With the safeguard duty in place, the focus for steel companies will be to improve capacity utilisation rather than raising prices. At best, the prices could increase by Rs.1,000 a tonne over the next 200 days, that is, till the time the duty is applicable. There has been no price increase ever since the safeguard duty was imposed and very little price increase will happen. In absolute terms, it can go up to a maximum of Rs.1,000 a tonne over the next 200 days. There is already too much capacity and demand is not that strong; JSW Steel group chairman and managing director Sajjan Jindal said. JSW Steel happens to be the largest steel maker in the private sector in India.
The industry, however, is treading cautiously on price, for more reasons than one. First, China has already dropped prices by 10 per cent. Landed imports of hot rolled coils are now at $ 297 a tonne compared to an ex- plant price of $ 400 a tonne for the home steel. They are now threatening to reduce prices by another 10 per cent; Jindal said.
China was anyway selling $ 80 below its marginal cost ( the cost added by producing one extra item of a product).

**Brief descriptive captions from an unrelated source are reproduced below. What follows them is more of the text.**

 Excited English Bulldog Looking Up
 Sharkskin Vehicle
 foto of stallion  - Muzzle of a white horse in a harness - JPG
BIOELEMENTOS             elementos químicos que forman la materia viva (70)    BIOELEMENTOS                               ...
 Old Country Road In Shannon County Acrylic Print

That apart, the user industry, which is anyway upset about the safeguard duty, would not accept any significant price increase. The safeguard duty is for six months, after which the government would take a view on whether there is injury to the industry. If there is, then the duty could be reviewed upwards also up to a period of four years." There is resistance from the user industry. If cheap imports continue to flood the market, then the steel industry will die and the user industries will also not benefit," Jindal said.

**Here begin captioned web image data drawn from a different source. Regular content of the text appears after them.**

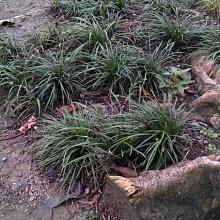 ╭☆東霖園藝☆╮超優質地被植物(沿階草)長葉沿街草 ....耐陰..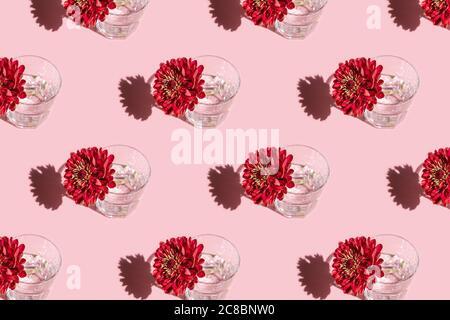 Disegno di un bicchiere con acqua e profondo fiore rosso Dahlia su sfondo rosa. Concetto di fiori minimal in luce dura con ombre. Design artistico. Vista dall'alto,
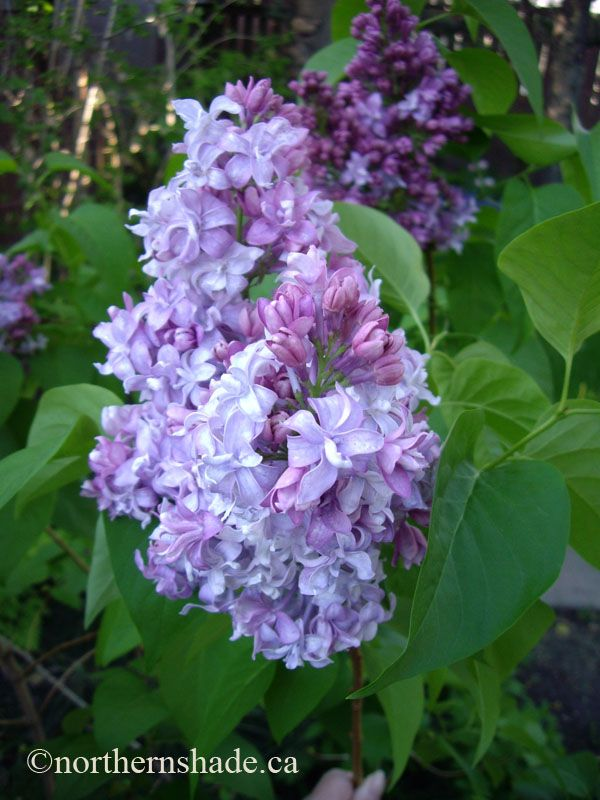 Syringa Vulgaris Wedgewood Blue Lilac Love The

The steel industry has already made representations to the government to extend the safeguard duty on the entire value chain of steel products, cold rolled, galvanised, wire rods, TOR steel. The safeguard duty is applicable on import of hot rolled flat products of non- alloy and other alloy steels with a width of 600mm or above.
Cheap imports from China and countries with free trade agreements like Japan and Korea, have been hurting the sector for a while. According to India Ratings and Research, Indias import of iron and steel rose 58 per cent during AprilJune 2015 period, making it the countrys sixth largest import. The sectors contribution to stressed advances stood at 10.2 per cent of the total advances as of December- end 2014 and is among the top five sectors with stressed loans in the system.

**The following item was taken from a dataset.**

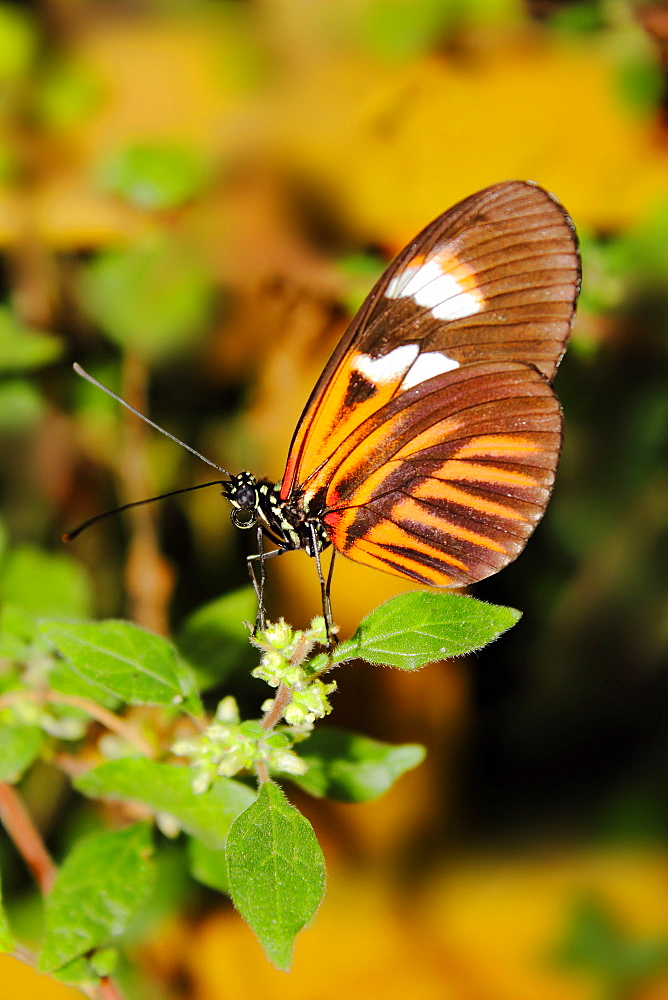 Hecales longwing butterfly (Heliconius hecale), widespread across South America - 64-1372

Of the four companies where lenders have invoked the strategic debt restructuring, two; Electrosteel Steels and more recently Visa Steel -belong to the steel sector. Right now, the focus for the sector is to improve capacity utilisation, which has been hovering at the 75- 80 per cent levels for the last five years, for better fixed cost absorption leading to an increase in Ebitda ( earnings before interest, taxes, depreciation and amortisation) per tonne. Jindal says it could increase to 86 per cent.